In the instant case, the trial court found that law enforcement officers neither threatened nor made any promises to defendant in obtaining his confession, except for those promises “regarding his cooperating in helping the police to apprehend the person from whom he had obtained the cocaine.” These findings and conclusions contradict, however, the evidence presented at trial. As recognized in the majority opinion, Officer Holland acknowledged that he informed defendant that his girlfriend could be charged with a crime and her car seized if defendant did not cooperate. Officer Holland stated that the possibility of the arrest of defendant’s girlfriend was “the topic of discussion through the whole process” of obtaining defendant’s statement. Officers also used the threat against defendant’s girlfriend in inducing his promise to assist the officers in their investigation of “Flash.”

Like the Fuqua Court, I conclude that the evidence presented at the instant trial tends to show that “[t]he total circumstances surrounding the defendant’s confession impels the conclusion that there was aroused in him an ‘emotion of hope [or fear]’ so as to render the confession involuntary.” Fuqua, 269 N.C. at 228, 152 S.E.2d at 72. Because the confession was involuntary and therefore inadmissible, I would hold that the trial court erred in admitting this evidence.

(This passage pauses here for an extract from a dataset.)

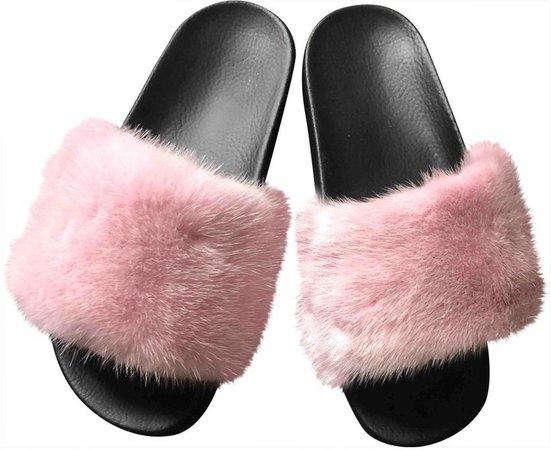 Pink Mink Sandals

“Error committed at trial infringing upon one’s constitutional rights is presumed to be prejudicial and entitles him to a new trial unless the error was harmless beyond a reasonable doubt.” State v. Russell, 92 N.C. App. 639, 644, 376 S.E.2d 458, 461 (1989); N.C. Gen. Stat. § 15A-1443(b) (2001). The burden of showing harmless error is on the State. See N.C. Gen. Stat. § 15A-1443(b). Such error is only harmless where it can be shown that the improper admission of the evidence had no reasonable possibility of affecting the verdict of the jury. See State v. Easterling, 119 N.C. App. 22, 38, 457 S.E.2d 913, 922, disc. review denied, 341 N.C. 422, 461 S.E.2d 762 (1995). In his statement to law enforcement officers, defendant confessed to meeting a known drug dealer and receiving substantial amounts of cocaine from him. Because I conclude that there is a reasonable possibility *249that defendant’s statement influenced the jury verdict against him, I would hold that the trial court’s improper admission of this evidence entitles defendant to a new trial.